ProcessFile(dataToWrite: string);
var
  fileContent: string;
  f: file of char;
  c: char;
  n, i, startIndex, endIndex: integer;
begin
  AssignFile(f, 'file.bin');
  reset(f);
  n := FileSize(f);
  while n > 0 do
  begin
    Read(f, c);
    fileContent := fileContent + c;
    dec(n);
  end;
  CloseFile(f);

  startindex := Pos(Char($CD)+Char($09)+Char($D9)+Char($F5), fileContent) + 4;
  endIndex := startIndex + 4088;

  Seek(f, startIndex);

  for i := 1 to length(dataToWrite) do
    Write(f, dataToWrite[i]);

  c := #0;
  while (i < endIndex) do
  begin
    Write(f, c); inc(i);
  end;

  CloseFile(f);
end;

Solution

  • Your code to read the entire file into a string is very wasteful. Pascal I/O uses buffering so I don't think it's the byte by byte aspect particularly. Although one big read would be better. The main problem will be the string concatenation and the extreme heap allocation demand required to concatenate the string, one character at a time.

    I'd do it like this:

    function LoadFileIntoString(const FileName: string): string;
    var
      Stream: TFileStream;
    begin
      Stream := TFileStream.Create(FileName, fmOpenRead);
      try
        SetLength(Result, Stream.Size);//one single heap allocation
        Stream.ReadBuffer(Pointer(Result)^, Length(Result));
      finally
        Stream.Free;
      end;
    end;
    

    That alone should make a big difference. When it comes to writing the file, a similar use of strings will be much faster. I've not attempted to decipher the writing part of your code. Writing the new data, and the block of zeros again should be batched up to as few separate writes as possible.
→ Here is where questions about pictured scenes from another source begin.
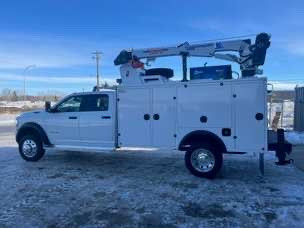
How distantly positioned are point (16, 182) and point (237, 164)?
559 cm

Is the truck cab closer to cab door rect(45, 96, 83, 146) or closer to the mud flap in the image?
cab door rect(45, 96, 83, 146)

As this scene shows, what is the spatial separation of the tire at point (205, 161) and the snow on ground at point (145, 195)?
0.19 m

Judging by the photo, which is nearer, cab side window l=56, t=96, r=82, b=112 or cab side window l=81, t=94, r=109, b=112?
cab side window l=81, t=94, r=109, b=112

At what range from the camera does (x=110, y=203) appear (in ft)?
19.5

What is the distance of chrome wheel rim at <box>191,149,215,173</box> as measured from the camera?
7637 millimetres

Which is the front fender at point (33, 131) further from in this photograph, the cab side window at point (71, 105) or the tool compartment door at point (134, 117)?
the tool compartment door at point (134, 117)

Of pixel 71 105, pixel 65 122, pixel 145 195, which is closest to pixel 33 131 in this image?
pixel 65 122

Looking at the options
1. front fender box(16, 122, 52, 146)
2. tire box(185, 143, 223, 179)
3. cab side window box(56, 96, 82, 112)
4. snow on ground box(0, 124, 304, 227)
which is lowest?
snow on ground box(0, 124, 304, 227)

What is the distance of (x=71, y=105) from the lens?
30.8ft

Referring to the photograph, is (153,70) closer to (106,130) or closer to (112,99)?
(112,99)

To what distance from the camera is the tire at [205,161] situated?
24.8ft

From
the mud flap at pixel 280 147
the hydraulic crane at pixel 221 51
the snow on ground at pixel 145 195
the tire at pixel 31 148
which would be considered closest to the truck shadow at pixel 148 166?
the snow on ground at pixel 145 195

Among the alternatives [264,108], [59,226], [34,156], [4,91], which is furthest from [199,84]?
→ [4,91]

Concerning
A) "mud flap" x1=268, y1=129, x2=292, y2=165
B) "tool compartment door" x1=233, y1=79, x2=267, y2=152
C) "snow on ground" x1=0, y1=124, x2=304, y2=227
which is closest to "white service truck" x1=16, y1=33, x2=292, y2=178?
"tool compartment door" x1=233, y1=79, x2=267, y2=152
    If ever you find that you need to read or write very small blocks to a file, then I offer you my buffered file streams: Buffered files (for faster disk access).

    The code could be optimised further to read only a portion of the file, and search until you find the target. You may be able to avoid reading the entire file that way. However, I suspect that these changes will make enough of a difference.